▶
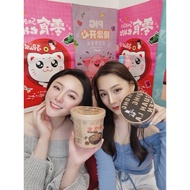 莫小仙爱独食正宗重庆酸辣粉/方便粉丝（桶装） MO XIAO XIAN SOUR SPICY NOODLE/VERMICELLI 136G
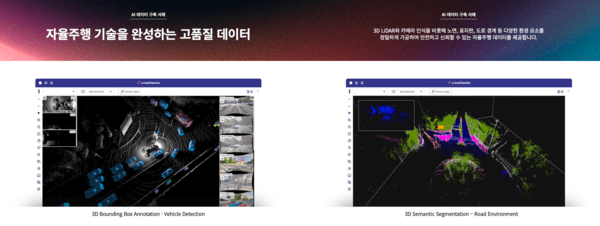 워크스테이지는 고품질 데이터 가공에 최적화된 솔루션으로, 효율적으로 데이터를 라벨링하고, 데이터 프로젝트 전 과정을 쉽고 편리하게 관리할 수 있는 환경을 제공한다. [사진=크라우드웍스]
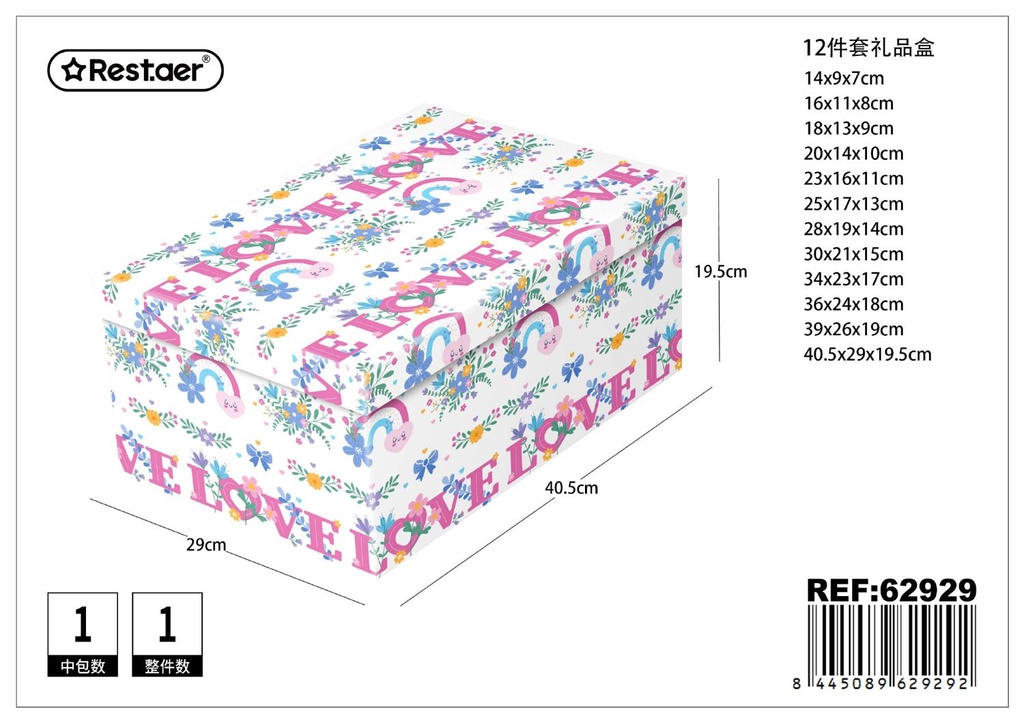 Caja de regalo 12 piezas 40.5*29*19.5 cm - Artículos de regalo y embalaje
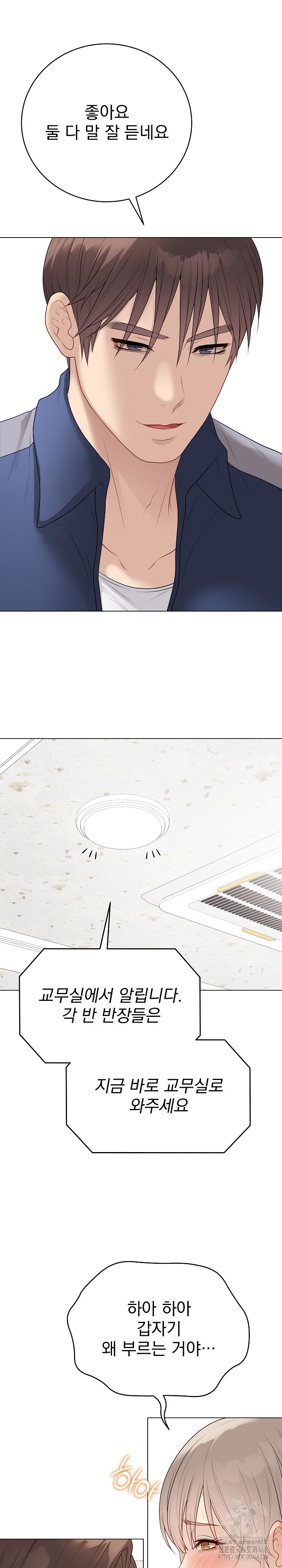 Private Academy Raw - Chapter 38 Page 27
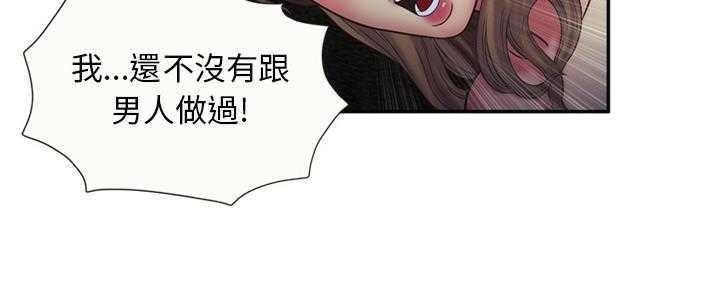 101P - 恋上闺蜜的爸爸/恋上朋友的爸爸/爱上闺蜜的爸爸/爱上朋友的爸爸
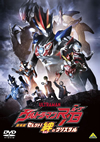 ????? ?????????[ ?????[?T??????? [DVD]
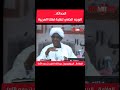 الحداثة الوجه الخفي لنكبة لغتنا العربيةالعلا مة البروفيسور عبدالله الطيب رحمه الله 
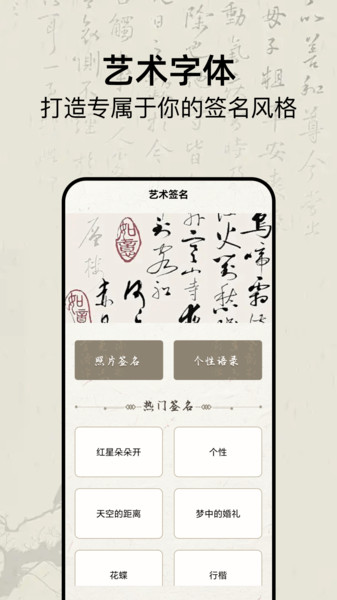 明星签名设计(3)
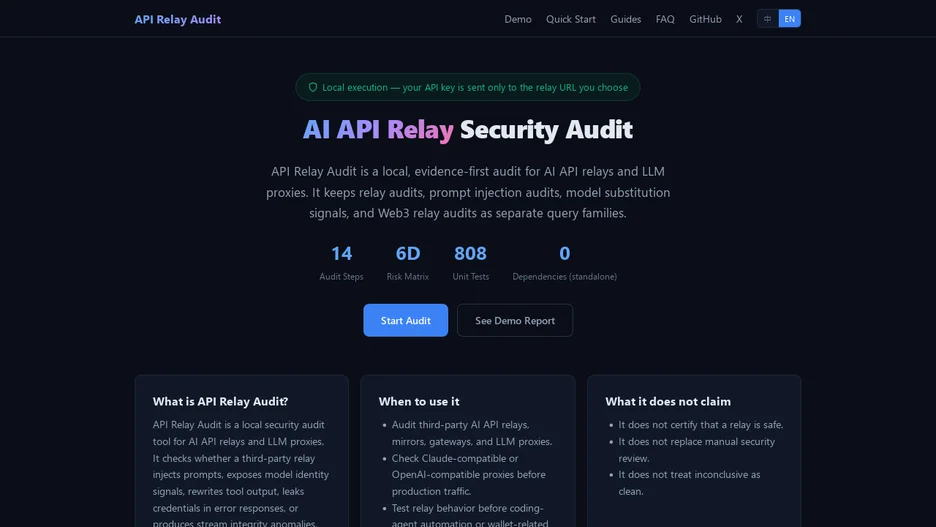 API Relay Audit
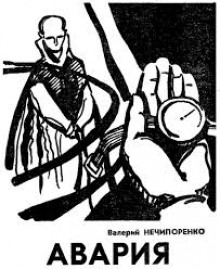 постер аудиокниги Авария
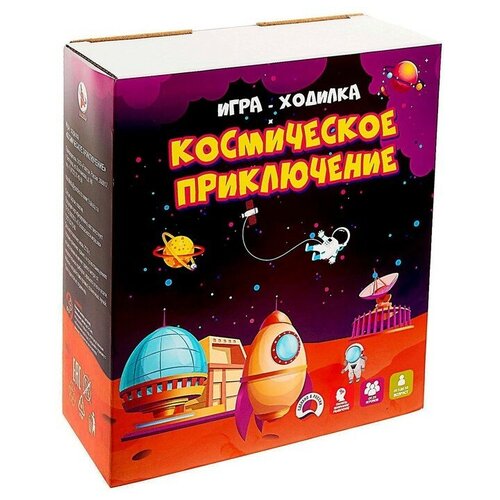 Игра-ходилка «Космическое приключение»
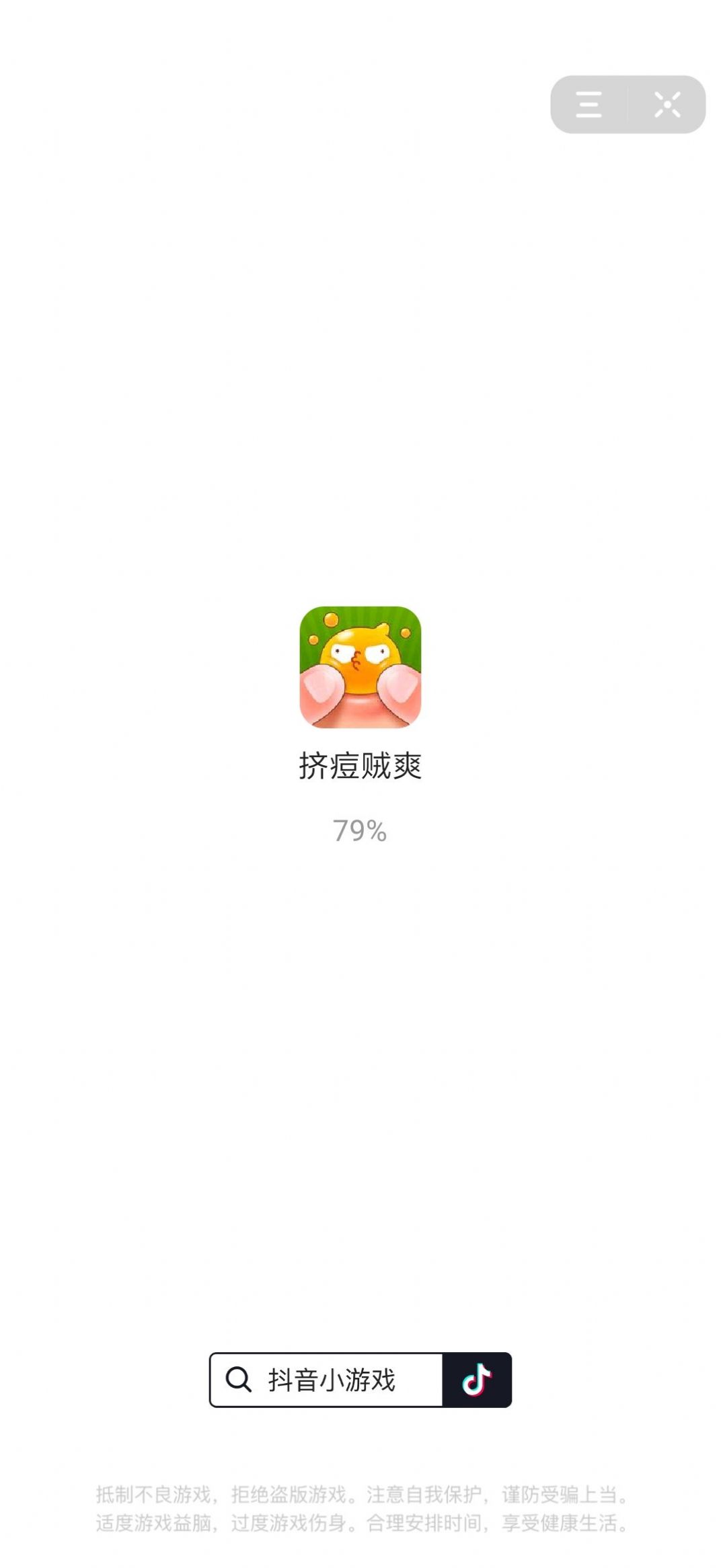 挤痘贼爽小游戏抖音版1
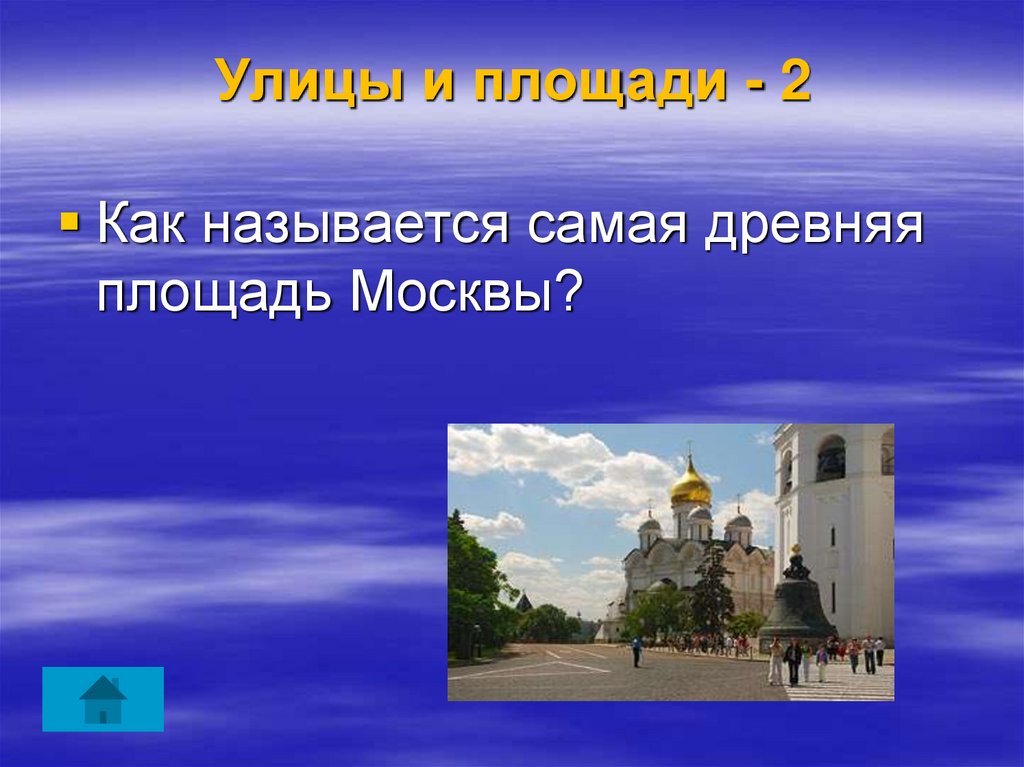 Как называется наиболее. Как называется площадь. Назови самую древнюю площадь Москвы?. Как называется столица самой?. Как называется площадь в Москве с древней.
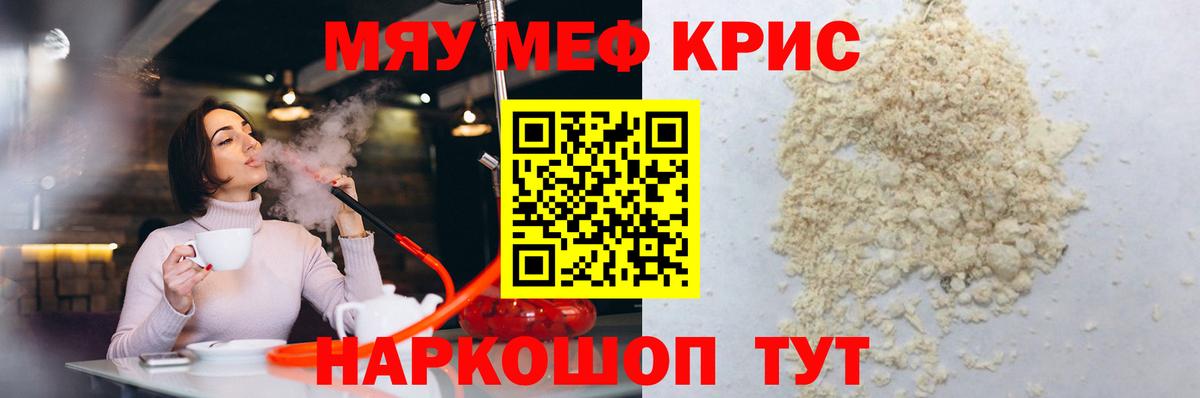 Меф мяу мяу мука Асбест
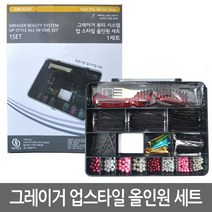 헤어베스트 업스타일 세트 대 HBI029, 혼합 색상, 1개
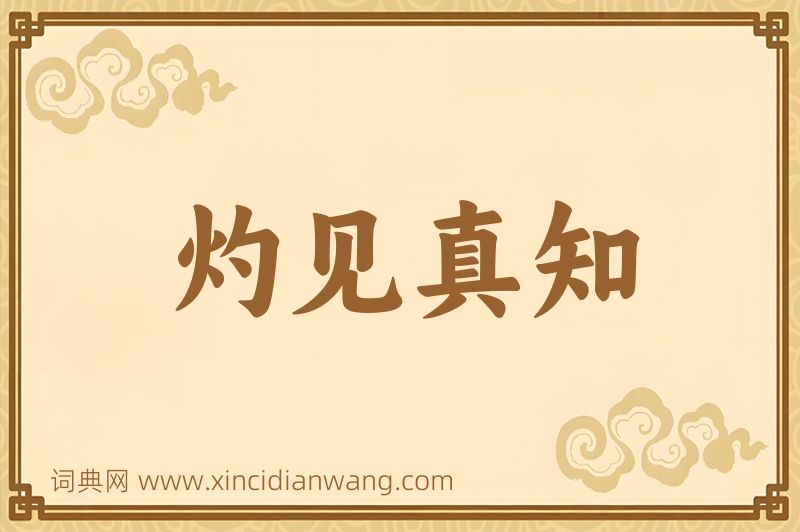 成语灼见真知图片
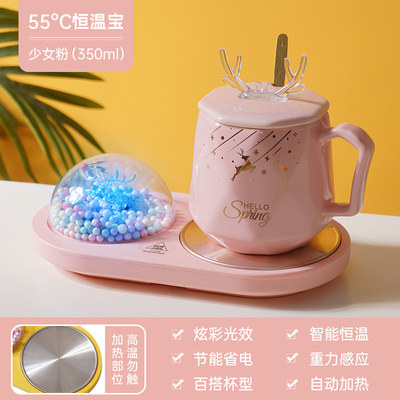 Constant temperature insulation coaster heater warm water cup base simple mini hot milk coffee artifact 75 degrees home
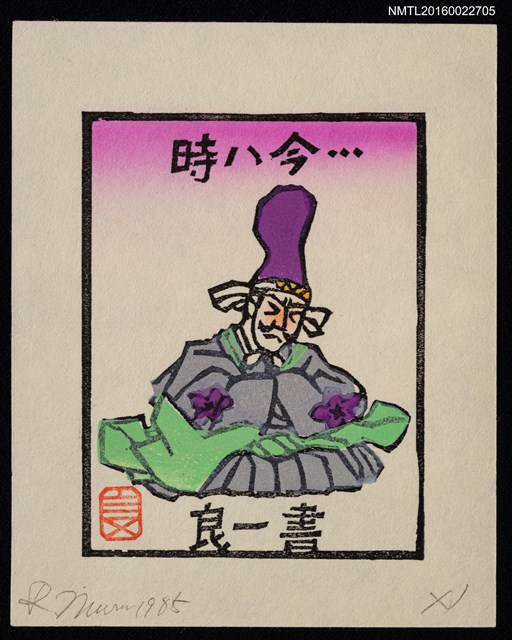 主要名稱：藏書票—時八今圖檔，第1張，共1張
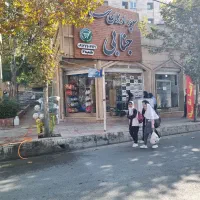 یه سوپر مارکت|اجارهٔ مغازه و غرفه|کرج, حصار|دیوار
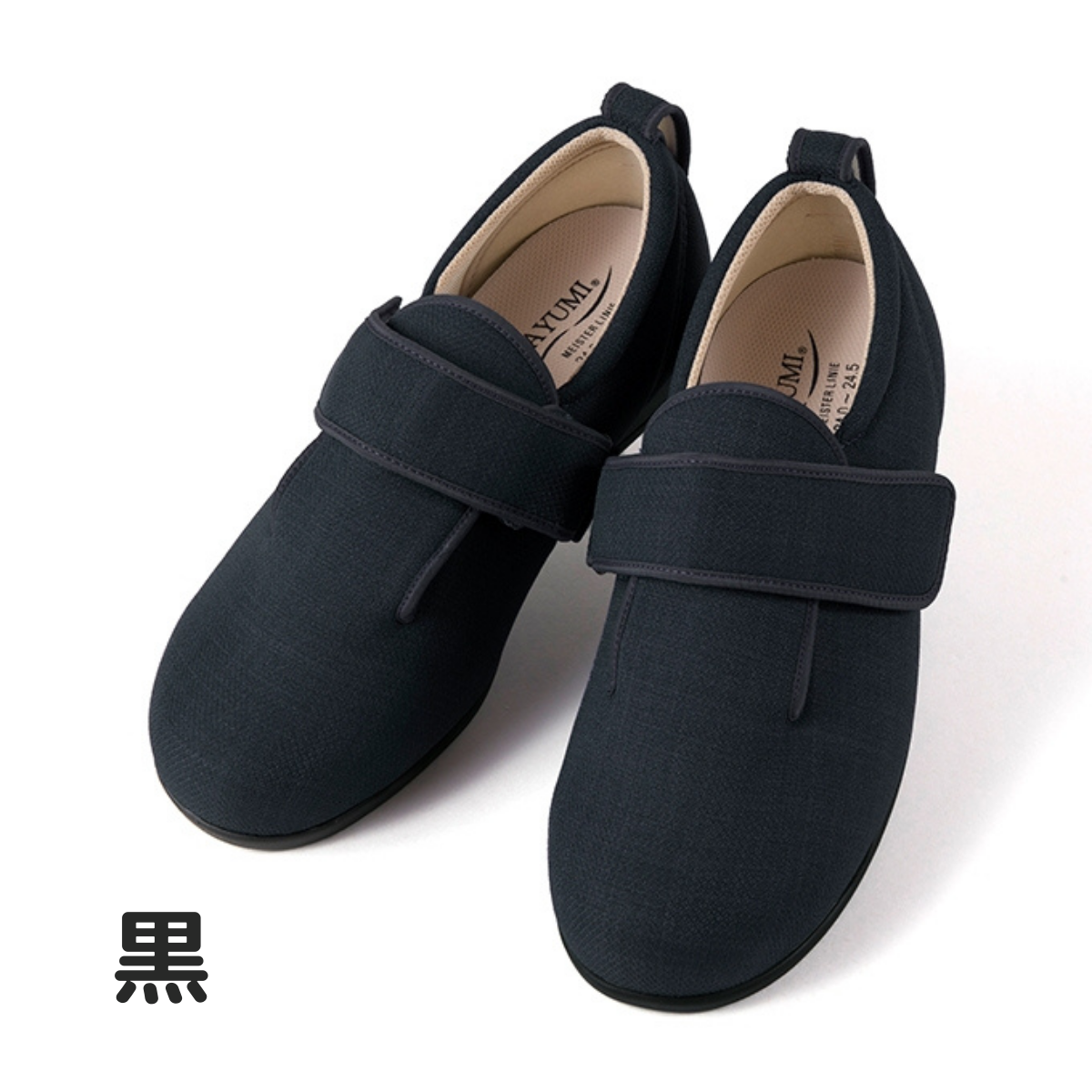 ダブルマジックⅢ 7E 黒 S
◀
Aufgabenstellung:
Entnimm alle Zeilen oben unverändert und lass die Bilder in deiner Antwort weg.

Lösung:
 莫小仙爱独食正宗重庆酸辣粉/方便粉丝（桶装） MO XIAO XIAN SOUR SPICY NOODLE/VERMICELLI 136G
 워크스테이지는 고품질 데이터 가공에 최적화된 솔루션으로, 효율적으로 데이터를 라벨링하고, 데이터 프로젝트 전 과정을 쉽고 편리하게 관리할 수 있는 환경을 제공한다. [사진=크라우드웍스]
 Caja de regalo 12 piezas 40.5*29*19.5 cm - Artículos de regalo y embalaje
 Private Academy Raw - Chapter 38 Page 27
 101P - 恋上闺蜜的爸爸/恋上朋友的爸爸/爱上闺蜜的爸爸/爱上朋友的爸爸
 ????? ?????????[ ?????[?T??????? [DVD]
 الحداثة الوجه الخفي لنكبة لغتنا العربيةالعلا مة البروفيسور عبدالله الطيب رحمه الله 
 明星签名设计(3)
 API Relay Audit
 постер аудиокниги Авария
 Игра-ходилка «Космическое приключение»
 挤痘贼爽小游戏抖音版1
 Как называется наиболее. Как называется площадь. Назови самую древнюю площадь Москвы?. Как называется столица самой?. Как называется площадь в Москве с древней.
 Меф мяу мяу мука Асбест
 헤어베스트 업스타일 세트 대 HBI029, 혼합 색상, 1개
 成语灼见真知图片
 Constant temperature insulation coaster heater warm water cup base simple mini hot milk coffee artifact 75 degrees home
 主要名稱：藏書票—時八今圖檔，第1張，共1張
 یه سوپر مارکت|اجارهٔ مغازه و غرفه|کرج, حصار|دیوار
 ダブルマジックⅢ 7E 黒 S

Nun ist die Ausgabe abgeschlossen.